Au début du documentaire, on voit quelques fois Joanna avec son père, un monsieur qu'on devine fragile et fortement bouleversé par la maladie de sa fille. Il va d'ailleurs se suicider quand il apprendra que le cancer est revenu et que les chances de guérison sont nulles.

Avec le suicide du père, le drame prend une dimension très médiatique, mais ne sautez pas aux conclusions, ce ne sont pas les médias qui se sont jetés sur l'enfant, c'est la gamine qui les a sollicités.

Elle a commencé par émettre le souhait de chanter en duo avec Céline, pour cela Jean-Marie a joint René, puis Julie a embarqué et tout Quebecor a adopté la jeune fille. On voit défiler dans le documentaire les Pierre Bruneau, Chantal Lacroix, Charles Lafortune, Denis Lévesque, aussi les Paul Arcand, Andrée Lachapelle, Manon Leblanc (la décoratrice), Guillaume Lemay-Thivierge, sans oublier Jean-Marie. Disons-le: la gamine s'allumait littéralement au contact de ces célébrités qui lui ont organisé des fêtes, un défilé de mode, l'ont aidée à lancer sa fondation, et qui ont même redécoré sa chambre, en direct ou presque à la télé, deux entrevues avec Denis Lévesque, on devine l'hôpital Sainte-Justine pas du tout fâché de cela, Leucan non plus.

Deux choses.

Tout le long du documentaire, je n'arrêtais pas de me dire: mais comment se fait-il que je n'aie jamais entendu parler de cette histoire-là?

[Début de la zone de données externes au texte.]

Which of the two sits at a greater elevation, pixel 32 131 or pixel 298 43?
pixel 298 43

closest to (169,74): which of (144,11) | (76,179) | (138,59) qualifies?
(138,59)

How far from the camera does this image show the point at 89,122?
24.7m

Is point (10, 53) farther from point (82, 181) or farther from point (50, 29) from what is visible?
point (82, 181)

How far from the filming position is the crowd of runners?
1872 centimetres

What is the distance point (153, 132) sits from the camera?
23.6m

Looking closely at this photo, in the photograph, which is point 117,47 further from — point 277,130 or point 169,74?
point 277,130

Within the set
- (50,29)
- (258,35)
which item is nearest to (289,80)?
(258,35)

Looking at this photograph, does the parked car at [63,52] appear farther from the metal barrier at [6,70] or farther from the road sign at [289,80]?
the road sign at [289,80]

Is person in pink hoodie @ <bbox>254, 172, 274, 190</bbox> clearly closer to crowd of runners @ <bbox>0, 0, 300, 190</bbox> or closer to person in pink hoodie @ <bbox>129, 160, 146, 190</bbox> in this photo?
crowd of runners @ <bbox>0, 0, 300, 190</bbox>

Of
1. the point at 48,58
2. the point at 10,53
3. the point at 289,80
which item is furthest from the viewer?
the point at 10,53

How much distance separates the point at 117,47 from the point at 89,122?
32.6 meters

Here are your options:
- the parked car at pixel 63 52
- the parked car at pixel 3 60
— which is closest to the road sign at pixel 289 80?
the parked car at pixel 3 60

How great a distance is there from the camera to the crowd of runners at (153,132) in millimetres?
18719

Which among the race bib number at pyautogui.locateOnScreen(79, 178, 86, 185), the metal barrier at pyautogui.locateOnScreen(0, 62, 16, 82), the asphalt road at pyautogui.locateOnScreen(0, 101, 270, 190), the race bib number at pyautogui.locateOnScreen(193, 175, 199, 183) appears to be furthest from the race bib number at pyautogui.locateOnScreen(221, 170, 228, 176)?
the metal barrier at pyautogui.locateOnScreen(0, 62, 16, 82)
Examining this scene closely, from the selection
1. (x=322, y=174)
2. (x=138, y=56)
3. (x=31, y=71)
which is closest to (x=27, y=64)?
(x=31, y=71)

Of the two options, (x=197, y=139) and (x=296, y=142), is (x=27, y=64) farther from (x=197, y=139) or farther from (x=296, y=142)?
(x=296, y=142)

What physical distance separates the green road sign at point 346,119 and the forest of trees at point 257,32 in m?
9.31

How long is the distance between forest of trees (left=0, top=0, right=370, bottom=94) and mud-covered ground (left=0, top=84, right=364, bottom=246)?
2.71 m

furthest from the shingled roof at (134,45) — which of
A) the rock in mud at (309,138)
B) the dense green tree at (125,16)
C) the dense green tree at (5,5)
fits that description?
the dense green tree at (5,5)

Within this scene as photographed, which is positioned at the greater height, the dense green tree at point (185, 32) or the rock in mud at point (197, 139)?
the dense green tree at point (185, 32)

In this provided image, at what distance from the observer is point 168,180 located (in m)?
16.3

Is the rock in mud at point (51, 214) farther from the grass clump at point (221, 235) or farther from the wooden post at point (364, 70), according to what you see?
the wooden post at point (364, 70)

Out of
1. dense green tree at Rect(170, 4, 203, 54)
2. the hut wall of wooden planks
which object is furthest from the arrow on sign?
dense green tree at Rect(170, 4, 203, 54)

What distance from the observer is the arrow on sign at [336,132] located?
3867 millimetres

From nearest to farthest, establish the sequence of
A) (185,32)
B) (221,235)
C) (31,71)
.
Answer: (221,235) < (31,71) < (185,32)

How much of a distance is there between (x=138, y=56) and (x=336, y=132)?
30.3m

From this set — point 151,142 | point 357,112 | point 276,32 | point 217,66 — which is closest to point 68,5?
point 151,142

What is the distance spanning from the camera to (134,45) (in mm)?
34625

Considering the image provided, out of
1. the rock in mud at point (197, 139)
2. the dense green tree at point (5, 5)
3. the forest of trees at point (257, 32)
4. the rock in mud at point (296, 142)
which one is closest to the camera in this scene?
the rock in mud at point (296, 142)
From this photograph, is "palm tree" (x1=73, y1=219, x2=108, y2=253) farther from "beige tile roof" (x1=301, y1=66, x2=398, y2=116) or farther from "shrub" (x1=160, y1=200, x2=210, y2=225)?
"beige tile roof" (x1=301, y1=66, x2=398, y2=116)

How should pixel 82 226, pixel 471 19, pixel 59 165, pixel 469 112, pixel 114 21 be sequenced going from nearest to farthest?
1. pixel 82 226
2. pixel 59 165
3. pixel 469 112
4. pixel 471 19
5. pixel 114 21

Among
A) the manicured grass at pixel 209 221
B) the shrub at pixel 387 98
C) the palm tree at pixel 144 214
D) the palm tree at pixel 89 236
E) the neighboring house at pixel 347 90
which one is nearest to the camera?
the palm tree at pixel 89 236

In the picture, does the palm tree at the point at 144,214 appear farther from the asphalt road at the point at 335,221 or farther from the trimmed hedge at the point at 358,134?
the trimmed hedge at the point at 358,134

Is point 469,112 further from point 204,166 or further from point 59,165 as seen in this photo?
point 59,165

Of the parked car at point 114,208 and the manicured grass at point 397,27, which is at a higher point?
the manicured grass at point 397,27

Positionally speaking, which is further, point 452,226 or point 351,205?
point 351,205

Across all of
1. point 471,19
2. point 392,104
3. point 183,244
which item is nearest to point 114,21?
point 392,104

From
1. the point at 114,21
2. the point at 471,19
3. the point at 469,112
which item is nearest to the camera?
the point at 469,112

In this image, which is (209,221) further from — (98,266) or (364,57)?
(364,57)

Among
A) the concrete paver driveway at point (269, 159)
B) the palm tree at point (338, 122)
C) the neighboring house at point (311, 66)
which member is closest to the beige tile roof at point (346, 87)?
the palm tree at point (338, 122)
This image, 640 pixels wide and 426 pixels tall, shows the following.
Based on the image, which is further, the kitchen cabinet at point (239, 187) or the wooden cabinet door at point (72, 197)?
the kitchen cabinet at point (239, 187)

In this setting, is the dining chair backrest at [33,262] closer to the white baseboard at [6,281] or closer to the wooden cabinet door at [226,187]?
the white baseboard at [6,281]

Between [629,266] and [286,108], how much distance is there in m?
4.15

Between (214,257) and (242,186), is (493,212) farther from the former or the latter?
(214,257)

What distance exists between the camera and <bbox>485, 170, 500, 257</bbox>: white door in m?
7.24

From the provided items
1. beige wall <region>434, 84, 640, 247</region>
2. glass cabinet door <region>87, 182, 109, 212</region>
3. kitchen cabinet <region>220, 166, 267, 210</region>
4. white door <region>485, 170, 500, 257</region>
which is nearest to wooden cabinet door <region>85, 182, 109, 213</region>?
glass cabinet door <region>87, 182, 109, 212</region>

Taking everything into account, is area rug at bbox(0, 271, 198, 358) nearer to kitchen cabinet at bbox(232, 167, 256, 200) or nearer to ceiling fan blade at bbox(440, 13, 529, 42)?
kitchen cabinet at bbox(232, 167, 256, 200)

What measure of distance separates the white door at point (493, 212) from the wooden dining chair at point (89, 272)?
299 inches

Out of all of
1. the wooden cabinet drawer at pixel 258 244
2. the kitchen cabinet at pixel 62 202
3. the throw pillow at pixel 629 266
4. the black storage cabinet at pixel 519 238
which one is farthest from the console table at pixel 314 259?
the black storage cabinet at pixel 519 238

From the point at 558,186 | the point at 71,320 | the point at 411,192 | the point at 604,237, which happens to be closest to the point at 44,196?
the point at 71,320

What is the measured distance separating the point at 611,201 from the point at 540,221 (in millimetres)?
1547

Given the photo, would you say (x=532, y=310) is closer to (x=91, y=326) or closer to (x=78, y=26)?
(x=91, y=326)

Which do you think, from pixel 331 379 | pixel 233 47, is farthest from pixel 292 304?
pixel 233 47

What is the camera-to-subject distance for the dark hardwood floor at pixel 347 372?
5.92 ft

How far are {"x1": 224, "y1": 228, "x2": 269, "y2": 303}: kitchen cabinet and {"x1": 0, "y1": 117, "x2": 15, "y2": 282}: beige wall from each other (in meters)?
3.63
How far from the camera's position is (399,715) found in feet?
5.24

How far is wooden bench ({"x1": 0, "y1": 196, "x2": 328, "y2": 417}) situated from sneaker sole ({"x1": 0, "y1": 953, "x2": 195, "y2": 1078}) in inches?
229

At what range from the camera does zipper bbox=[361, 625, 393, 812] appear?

J'ai interrogé des amis, des collègues, ma famille: Joanna? Cancer? Personne ne savait rien. Mais si, la jeune fille dont le papa s'est suicidé? Personne.

Jamais les deux réalités médiatiques québécoises ne m'avaient sauté dans la face à ce point-là. Pas deux éclairages différents. Pas deux points de vue opposés. Deux mondes différents qui ne s'interpénètrent pas du tout. Le monde Quebecor, et le nôtre. On a longtemps parlé au Québec de deux solitudes. Que diriez-vous de trois?

Deux choses, disais-je: à la fin du second paragraphe de cette chronique, je soulignais que Jean-Marie me donnait bonne conscience: si je peux avoir pour héros un artiste bronzé, alors c'est que je ne suis pas si nul que ça.

Mais faut pas exagérer non plus. Un héros. Pas douze autour du même cercueil.